■ ACTIVITY ■
Below are records with pictures in them. Transcribe everything from the line containing "武汉宝马改装5系改装哈曼L7套装,12个喇叭和一台L7功放。效果让人陶醉" down to the line containing "Отличник ВМФ,алюминий", exactly, and leave the pictures behind.

Top of INFORMATION PROVIDED

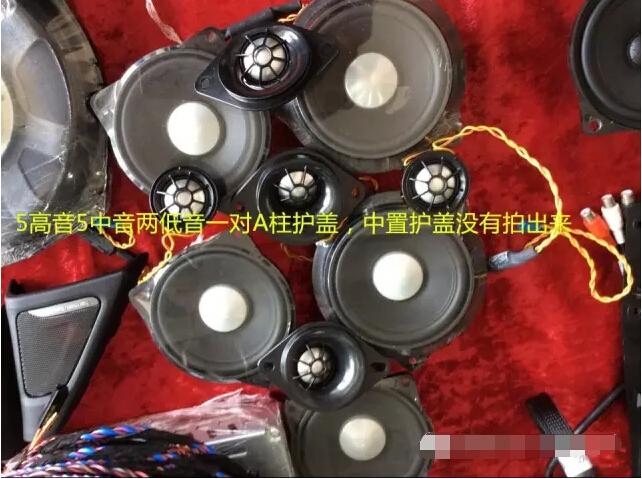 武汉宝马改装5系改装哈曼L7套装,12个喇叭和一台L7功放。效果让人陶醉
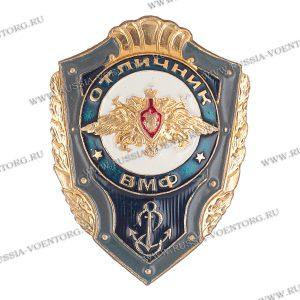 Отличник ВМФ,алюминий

Bottom of INFORMATION PROVIDED
Top of INFORMATION PROVIDED

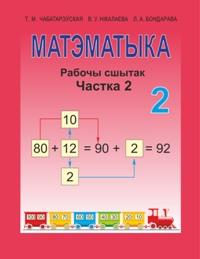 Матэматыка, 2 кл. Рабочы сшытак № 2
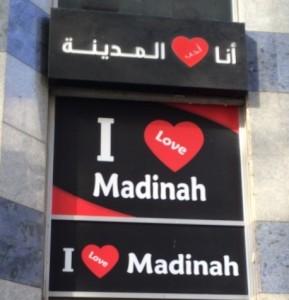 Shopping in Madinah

Bottom of INFORMATION PROVIDED
Top of INFORMATION PROVIDED

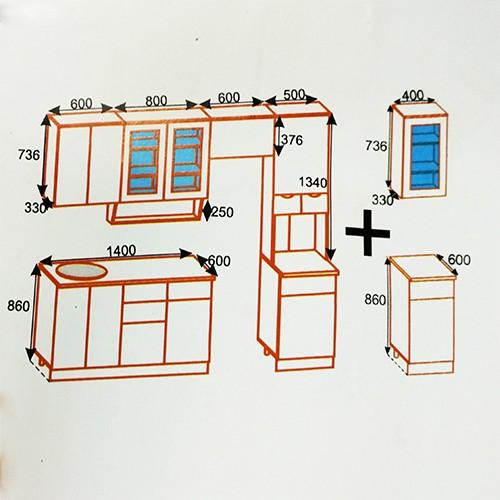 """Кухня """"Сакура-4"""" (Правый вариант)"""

Bottom of INFORMATION PROVIDED

■ ANSWER BOX ■
 武汉宝马改装5系改装哈曼L7套装,12个喇叭和一台L7功放。效果让人陶醉
 Отличник ВМФ,алюминий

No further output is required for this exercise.